Article Text
Abstract
Aims, Objectives and Background Trauma audit has used lived/died as an outcome for 30 years, but Patient Reported Outcome Measures (PROMS) have also been collected by the Trauma Audit and Research Network (TARN) for the past 5 years across major trauma centres. These are measured at 6 months after injury and include two measures of health-related quality of life, EQ5D-5 and GOSE, employment status and three patient experience questions. It is not known if 6-month PROMS can be predicted after major trauma.

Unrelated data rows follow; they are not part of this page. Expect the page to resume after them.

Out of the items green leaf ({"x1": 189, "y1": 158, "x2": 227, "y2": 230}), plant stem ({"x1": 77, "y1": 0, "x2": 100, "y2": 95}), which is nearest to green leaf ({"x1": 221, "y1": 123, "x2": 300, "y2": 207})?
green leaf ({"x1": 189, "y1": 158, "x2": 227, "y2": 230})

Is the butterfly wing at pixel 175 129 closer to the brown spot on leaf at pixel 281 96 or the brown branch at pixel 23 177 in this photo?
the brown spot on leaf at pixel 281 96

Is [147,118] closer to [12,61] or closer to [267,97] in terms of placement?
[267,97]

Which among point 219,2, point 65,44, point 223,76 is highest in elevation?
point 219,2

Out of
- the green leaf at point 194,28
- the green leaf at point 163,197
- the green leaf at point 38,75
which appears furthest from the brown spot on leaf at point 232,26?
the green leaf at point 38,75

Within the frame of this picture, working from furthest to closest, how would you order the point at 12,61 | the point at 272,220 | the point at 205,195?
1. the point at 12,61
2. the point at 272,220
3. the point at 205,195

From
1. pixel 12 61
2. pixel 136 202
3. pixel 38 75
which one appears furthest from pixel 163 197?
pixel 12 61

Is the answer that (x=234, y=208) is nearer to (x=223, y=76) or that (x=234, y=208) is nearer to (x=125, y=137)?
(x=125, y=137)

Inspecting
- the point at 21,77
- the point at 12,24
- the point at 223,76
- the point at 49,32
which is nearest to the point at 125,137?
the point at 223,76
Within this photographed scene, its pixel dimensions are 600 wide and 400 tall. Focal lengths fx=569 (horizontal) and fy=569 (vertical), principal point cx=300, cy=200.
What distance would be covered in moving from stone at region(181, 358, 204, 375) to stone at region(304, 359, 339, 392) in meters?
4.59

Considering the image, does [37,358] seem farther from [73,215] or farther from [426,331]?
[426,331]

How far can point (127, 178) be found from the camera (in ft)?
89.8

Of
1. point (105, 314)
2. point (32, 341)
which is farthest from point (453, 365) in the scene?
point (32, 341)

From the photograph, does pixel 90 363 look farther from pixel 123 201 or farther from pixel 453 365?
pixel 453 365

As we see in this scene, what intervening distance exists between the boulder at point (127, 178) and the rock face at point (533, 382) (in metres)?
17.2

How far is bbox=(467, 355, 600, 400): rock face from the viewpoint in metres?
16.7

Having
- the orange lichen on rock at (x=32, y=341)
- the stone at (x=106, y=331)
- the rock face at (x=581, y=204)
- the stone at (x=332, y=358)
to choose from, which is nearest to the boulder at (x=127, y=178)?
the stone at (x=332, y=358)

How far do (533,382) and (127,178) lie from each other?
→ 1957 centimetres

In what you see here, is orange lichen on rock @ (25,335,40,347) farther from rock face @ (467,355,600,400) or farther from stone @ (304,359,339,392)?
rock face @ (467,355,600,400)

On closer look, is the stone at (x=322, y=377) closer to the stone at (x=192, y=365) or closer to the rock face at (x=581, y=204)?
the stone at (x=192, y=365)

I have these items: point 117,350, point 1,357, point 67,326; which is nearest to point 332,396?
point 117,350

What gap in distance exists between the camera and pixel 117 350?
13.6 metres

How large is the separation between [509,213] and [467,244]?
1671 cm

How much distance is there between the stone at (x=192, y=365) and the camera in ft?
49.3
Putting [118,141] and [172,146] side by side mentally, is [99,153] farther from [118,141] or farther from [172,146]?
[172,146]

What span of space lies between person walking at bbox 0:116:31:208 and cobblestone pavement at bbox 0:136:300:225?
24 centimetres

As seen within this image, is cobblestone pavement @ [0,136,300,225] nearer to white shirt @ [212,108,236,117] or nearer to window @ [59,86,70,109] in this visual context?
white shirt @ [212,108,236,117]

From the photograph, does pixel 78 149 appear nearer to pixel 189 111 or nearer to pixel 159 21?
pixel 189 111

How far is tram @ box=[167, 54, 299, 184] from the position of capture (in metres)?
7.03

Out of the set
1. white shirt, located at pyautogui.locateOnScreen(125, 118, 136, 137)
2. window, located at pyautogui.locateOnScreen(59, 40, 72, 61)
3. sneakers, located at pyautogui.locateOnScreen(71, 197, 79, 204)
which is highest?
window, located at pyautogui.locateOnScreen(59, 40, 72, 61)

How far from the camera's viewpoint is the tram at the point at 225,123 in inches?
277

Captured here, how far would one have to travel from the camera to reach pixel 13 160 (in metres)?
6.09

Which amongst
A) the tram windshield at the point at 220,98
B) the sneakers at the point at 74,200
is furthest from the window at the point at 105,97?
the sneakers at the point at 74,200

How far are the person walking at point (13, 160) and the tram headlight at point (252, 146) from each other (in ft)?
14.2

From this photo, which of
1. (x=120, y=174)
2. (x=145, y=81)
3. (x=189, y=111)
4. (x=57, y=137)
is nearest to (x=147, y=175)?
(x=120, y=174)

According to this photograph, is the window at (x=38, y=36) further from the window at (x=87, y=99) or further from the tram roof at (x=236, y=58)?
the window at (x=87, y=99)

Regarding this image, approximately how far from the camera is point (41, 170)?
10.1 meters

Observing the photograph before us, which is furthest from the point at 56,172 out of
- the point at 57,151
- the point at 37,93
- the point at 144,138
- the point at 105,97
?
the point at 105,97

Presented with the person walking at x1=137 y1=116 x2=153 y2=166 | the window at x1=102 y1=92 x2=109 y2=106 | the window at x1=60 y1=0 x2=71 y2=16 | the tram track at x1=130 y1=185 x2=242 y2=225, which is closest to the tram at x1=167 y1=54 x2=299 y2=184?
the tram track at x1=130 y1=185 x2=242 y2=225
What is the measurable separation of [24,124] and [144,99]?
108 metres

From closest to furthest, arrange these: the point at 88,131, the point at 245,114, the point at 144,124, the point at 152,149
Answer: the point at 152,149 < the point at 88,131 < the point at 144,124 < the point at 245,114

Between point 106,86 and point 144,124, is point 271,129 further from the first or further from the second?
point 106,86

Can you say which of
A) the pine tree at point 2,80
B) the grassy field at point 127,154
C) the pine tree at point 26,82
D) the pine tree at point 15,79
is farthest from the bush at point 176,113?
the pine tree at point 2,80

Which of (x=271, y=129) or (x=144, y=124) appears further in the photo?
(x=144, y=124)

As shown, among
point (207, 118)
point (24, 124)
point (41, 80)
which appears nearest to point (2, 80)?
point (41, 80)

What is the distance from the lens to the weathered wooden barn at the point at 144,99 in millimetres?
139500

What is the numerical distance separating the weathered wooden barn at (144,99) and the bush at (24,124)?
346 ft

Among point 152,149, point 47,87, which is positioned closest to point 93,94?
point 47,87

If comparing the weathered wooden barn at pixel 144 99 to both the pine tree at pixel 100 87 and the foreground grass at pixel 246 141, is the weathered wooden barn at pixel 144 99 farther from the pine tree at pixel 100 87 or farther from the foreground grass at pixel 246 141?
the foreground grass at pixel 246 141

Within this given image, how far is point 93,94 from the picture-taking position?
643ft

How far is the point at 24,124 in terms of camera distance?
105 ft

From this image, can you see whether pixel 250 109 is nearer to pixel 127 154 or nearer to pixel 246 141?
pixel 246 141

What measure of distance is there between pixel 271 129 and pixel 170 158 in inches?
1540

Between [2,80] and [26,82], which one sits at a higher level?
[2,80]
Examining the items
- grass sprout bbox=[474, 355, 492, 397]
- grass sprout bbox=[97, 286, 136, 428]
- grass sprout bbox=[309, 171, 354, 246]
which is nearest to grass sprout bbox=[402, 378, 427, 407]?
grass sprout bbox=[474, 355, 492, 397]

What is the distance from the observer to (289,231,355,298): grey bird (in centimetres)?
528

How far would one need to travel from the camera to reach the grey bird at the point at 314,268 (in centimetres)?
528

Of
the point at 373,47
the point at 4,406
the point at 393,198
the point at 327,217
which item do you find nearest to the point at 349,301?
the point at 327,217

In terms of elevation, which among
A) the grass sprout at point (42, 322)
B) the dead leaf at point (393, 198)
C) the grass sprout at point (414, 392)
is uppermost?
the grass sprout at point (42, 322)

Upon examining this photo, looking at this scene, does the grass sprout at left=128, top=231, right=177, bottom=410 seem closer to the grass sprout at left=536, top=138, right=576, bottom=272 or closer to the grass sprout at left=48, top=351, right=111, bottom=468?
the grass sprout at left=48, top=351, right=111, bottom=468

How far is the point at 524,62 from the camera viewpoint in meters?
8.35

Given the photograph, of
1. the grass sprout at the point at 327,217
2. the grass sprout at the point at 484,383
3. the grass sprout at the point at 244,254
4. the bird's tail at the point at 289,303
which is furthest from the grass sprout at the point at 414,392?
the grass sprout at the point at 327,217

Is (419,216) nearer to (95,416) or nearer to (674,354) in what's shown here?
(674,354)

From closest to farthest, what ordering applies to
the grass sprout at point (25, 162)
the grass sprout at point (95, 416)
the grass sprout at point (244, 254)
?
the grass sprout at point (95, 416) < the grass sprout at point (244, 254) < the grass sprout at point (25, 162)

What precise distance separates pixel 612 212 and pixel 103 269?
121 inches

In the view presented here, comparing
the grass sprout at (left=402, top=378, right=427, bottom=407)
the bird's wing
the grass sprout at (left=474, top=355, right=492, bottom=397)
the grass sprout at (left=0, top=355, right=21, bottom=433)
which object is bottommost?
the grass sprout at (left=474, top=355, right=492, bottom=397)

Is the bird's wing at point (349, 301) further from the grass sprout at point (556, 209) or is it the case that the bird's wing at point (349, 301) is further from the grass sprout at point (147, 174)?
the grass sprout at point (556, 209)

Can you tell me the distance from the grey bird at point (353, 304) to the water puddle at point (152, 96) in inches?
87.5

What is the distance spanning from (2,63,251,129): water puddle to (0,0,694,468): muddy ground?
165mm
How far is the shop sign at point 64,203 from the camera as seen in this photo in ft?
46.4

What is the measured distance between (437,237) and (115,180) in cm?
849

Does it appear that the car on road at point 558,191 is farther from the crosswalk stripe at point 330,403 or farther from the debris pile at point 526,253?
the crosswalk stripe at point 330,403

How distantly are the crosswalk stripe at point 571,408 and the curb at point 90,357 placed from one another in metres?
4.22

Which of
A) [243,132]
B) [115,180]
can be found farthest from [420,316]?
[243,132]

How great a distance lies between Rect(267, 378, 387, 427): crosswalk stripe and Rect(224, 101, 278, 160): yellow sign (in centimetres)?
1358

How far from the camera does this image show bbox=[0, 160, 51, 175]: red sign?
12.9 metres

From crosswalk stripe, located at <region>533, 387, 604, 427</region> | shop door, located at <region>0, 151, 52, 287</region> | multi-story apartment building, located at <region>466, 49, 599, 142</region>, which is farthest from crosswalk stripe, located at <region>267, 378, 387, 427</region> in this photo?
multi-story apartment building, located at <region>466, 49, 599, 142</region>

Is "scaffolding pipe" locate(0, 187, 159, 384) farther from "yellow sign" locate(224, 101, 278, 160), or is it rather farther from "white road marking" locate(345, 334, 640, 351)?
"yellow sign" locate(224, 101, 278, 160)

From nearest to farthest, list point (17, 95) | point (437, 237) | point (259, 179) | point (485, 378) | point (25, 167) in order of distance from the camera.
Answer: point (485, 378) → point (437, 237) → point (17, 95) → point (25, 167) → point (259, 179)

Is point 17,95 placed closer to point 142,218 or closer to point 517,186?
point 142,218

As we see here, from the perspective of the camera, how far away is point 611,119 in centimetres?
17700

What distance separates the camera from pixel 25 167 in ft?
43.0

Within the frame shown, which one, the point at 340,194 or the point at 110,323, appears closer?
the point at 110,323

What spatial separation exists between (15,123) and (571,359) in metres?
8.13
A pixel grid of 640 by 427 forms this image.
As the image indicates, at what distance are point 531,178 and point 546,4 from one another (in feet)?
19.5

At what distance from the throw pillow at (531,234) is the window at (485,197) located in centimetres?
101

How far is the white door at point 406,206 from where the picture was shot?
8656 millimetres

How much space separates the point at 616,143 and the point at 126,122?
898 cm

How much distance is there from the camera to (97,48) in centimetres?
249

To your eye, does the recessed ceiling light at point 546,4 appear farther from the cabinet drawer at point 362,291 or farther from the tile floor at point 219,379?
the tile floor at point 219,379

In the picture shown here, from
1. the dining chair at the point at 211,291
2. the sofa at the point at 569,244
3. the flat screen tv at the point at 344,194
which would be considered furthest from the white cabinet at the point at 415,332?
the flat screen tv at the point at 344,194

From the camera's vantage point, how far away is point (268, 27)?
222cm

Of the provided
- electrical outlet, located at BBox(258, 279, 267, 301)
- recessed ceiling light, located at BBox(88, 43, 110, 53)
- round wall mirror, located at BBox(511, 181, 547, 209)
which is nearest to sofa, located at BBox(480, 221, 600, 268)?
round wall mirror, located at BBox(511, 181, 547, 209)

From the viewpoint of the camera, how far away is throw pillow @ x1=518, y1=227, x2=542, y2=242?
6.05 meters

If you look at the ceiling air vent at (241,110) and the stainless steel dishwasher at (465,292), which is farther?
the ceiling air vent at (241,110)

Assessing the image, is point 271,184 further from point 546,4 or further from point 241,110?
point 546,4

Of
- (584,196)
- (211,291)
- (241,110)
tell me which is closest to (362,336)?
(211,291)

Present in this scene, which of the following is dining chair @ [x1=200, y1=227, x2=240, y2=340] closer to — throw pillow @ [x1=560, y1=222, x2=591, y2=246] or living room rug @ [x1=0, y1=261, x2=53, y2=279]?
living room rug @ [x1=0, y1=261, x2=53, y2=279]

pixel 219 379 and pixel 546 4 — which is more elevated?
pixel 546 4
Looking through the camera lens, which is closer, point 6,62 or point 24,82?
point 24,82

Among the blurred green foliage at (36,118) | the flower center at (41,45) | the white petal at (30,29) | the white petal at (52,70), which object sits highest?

Method and Design The TARN PROMS data was extracted and randomly divided into a model development (training) and a model testing (test) dataset. There is no standard way of using this type of complex data, so three different modelling approaches were used: (1) conventional logistic regression, (2) artificial intelligence (AI) selection of ‘nearest neighbours’, and (3) AI decision trees. The performance of each model was evaluated using the test dataset.
Results and Conclusion There were 5791 patients in the training set and 1447 patients in the test set. All three of the methods achieved an ROC AUC between 0.69 and 0.77 – implying that this might be the limit of prediction based on this type of data. When tested against the binary Glasgow Outcome Score the results are shown in the table 1. The AI method of ‘k Nearest Neighbours’ achieved a balance between sensitivity (72%) and specificity (71%).
Conclusion patient reported outcomes at 6 months after injury can be predicted from in-hospital data. This potentially gives a new method for clinical audit and comparison of trauma outcomes using a measure that is more relevant to survivors of major trauma than the current ‘lived/died’.